3 reasons why Vietnam is gonna kick ass
I was recently re-acquainted with Vietnam. The first two times I was there, I only had Phở and Bánh mì on the agenda.
This time around though, thanks to Lais (8 Spaces) and Warren (Designs.net), a contingent of us startup folks were taken on a whirlwind tour through the burgeoning tech ecosystems of Hanoi and Ho Chi Minh City.
People are the foundation of any seismic economic shifts. Here are 3 observations from my interactions on-the-ground that lead me to believe these guys are about to kick some serious ass over the next 10 years.
When you’re looking for rockstar talent, your biggest competition is usually a multi-national corporation offering a six figure salary and health insurance. In Vietnam, your biggest competition is the entrepreneurial spirit of the person you’re trying to hire.
Bobby Liu, the founder of Hub.IT, expressed it best (non-verbatim):
If they really are that good, they’d rather start their own company than work for you
And I respect that. Entrepreneurship in Vietnam is highly contagious. In Appota founder, Do Tuan Anh, Vietnam has an inspiring story of a former iPhone hacker who now runs a multi-million dollar company employing hundreds of young local Vietnamese. Many of whom I would expect to go on to start their own companies.
Learning > money
In a country where the average salary is only USD145 a month, the promise of a high salary is insufficient to lure talent. They want the opportunity to learn and develop their careers. They want to practice their English so that they will be more employable in the future.
This level of maturity, to invest in one’s personal development and not just seek out short term gains is refreshing.
Especially for startups who typically offer lower salaries but huge learning opportunities for driven individuals.
I met Loi Tran in Hanoi. A 2nd generation Vietnamese-American whose parents emigrated to the US around the time of the war. He recently moved to Cambodia to be a software developer and shortly after found his way to Vietnam.
He re-counted his experiences growing up among immigrant Vietnamese families and how they would paint a bleak picture of Vietnam.
But what he saw with his own two eyes was a far cry from the image in his mind.
Opportunities are abundant. And there is a sense of optimism bringing Vietnamese educated abroad and 2nd generation Vietnamese from various countries back to Vietnam. Loi was not the only one I met. There were many others and they all had big plans in mind.
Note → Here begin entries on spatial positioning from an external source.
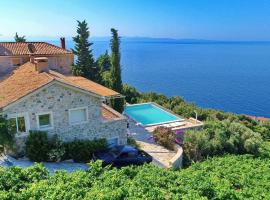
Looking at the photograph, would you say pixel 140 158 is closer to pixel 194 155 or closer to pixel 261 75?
pixel 194 155

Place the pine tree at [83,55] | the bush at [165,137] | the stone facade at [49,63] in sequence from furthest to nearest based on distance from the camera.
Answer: the pine tree at [83,55] → the stone facade at [49,63] → the bush at [165,137]

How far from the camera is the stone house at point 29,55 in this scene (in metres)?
34.5

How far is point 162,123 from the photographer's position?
32.8 metres

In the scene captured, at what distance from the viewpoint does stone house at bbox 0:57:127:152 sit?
68.9ft

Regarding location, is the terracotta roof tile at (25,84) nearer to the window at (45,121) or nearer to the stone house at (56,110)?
the stone house at (56,110)

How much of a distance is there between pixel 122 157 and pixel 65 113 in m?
4.95

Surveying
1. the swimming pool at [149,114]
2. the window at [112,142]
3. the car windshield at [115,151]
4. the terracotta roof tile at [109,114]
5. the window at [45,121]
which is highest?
the window at [45,121]

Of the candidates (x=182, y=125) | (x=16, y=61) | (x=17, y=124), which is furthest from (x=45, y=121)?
(x=16, y=61)

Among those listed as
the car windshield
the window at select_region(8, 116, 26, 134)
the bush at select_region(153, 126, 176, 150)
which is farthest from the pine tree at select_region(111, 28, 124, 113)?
the window at select_region(8, 116, 26, 134)

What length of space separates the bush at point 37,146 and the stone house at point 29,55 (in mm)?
14659

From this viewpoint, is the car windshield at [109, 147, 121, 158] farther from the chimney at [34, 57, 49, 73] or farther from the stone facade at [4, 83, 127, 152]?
the chimney at [34, 57, 49, 73]

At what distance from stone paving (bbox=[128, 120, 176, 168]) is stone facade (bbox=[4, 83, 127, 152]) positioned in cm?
258

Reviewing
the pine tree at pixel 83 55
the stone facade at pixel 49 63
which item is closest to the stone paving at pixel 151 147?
the stone facade at pixel 49 63

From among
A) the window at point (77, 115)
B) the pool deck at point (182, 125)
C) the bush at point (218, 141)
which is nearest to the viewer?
the window at point (77, 115)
Pair all this with some impressive infrastructure. The minute you step off the plane in Hanoi’s Noi Bai Airport, you’re greeted with state of the art facilities and free-wifi at a ridiculous 121.64Mbps download speed.
A short ride into the city, and you’ll find multiple co-working spaces, each with a vibe that’s just buzzing.
Vietnam has their fair share of challenges that I won’t go into at this stage. But in my short time there, it certainly left a strong impression and I’m rooting for these guys to kick some serious ass over the next 10 years.
Special thanks to Bobby, Quang, Lars, Anh, Hung and many others who showed us the true meaning of hospitality.